The University of Wollongong has announced plans for an $80 million investment in the creation of a Centre of Molecular and Life Sciences.
The centre, which is the university's largest ever self-funded research infrastructure investment, was launched at Parliament House in Canberra by Vice-Chancellor Professor Paul Wellings CBE and distinguished guests before a gathering of Australian political leaders, international dignitaries and prominent members of Australia’s medical and scientific community.
The purpose-built collaborative research centre will be equipped with world-leading technologies, centred around the revolutionary $7m Titan Krios cryo-electron microscope.
The three metre tall, one tonne Titan Krios microscope - one of only a handful in the world and only the second in Australia - is the world’s most powerful and flexible high-resolution electron microscope for biological research.
It will allow researchers to see with unprecedented clarity the inner workings of human cells and enable new health-related breakthroughs.
The university has also acquired a second microscope, the Talos Arctica, which is a smaller version of the same sophisticated imaging technology and complements the flagship Titan Krios with faster sample preparation.
It will be the first of its kind in Australia and be installed in an existing building to begin operating in the coming months and then be relocated into the new centre once built.
Purpose designed to foster interdisciplinary collaboration, Molecular Horizons will be located alongside existing intellectual strongholds in the areas of physical sciences, biology and laser chemistry in the Illawarra Health and Medical Research Institute (IHMRI) and existing teaching and research facilities in the Faculty of Science, Medicine and Health to provide a seamless transition for students from learning to research.

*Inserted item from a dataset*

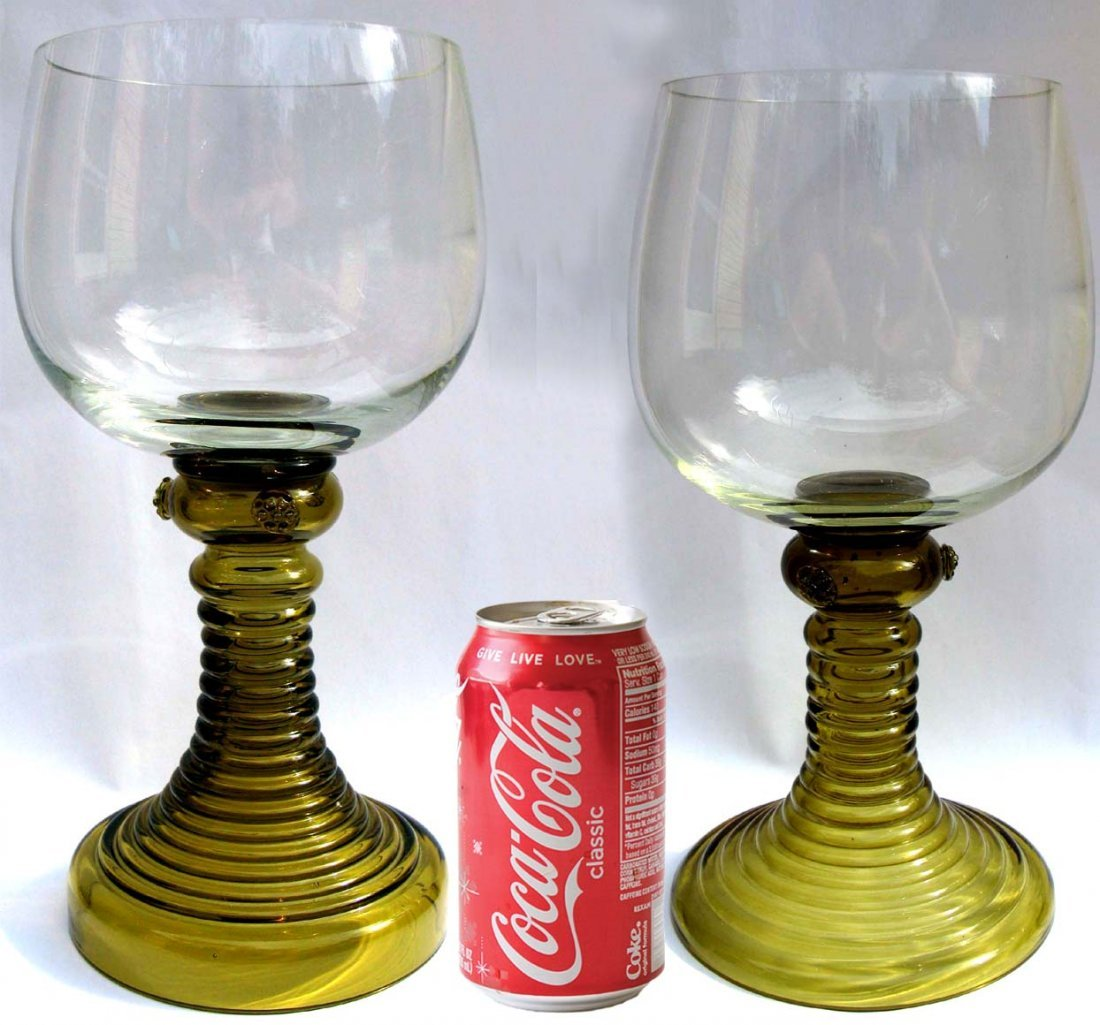 24: Pair of Colossal Vintage German Glass Roemers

It will house around 150 researchers and be equipped with facilities from single-molecule to molecular and cellular imaging including X-ray crystallography, electron microscopy and flow cytometry as well as single-molecule and high-resolution fluorescence microscopy, structural mass spectrometry and nuclear magnetic resonance spectroscopy.
Approximately $25 million of the total $80 million project cost will be devoted to microscopes and associated lab equipment.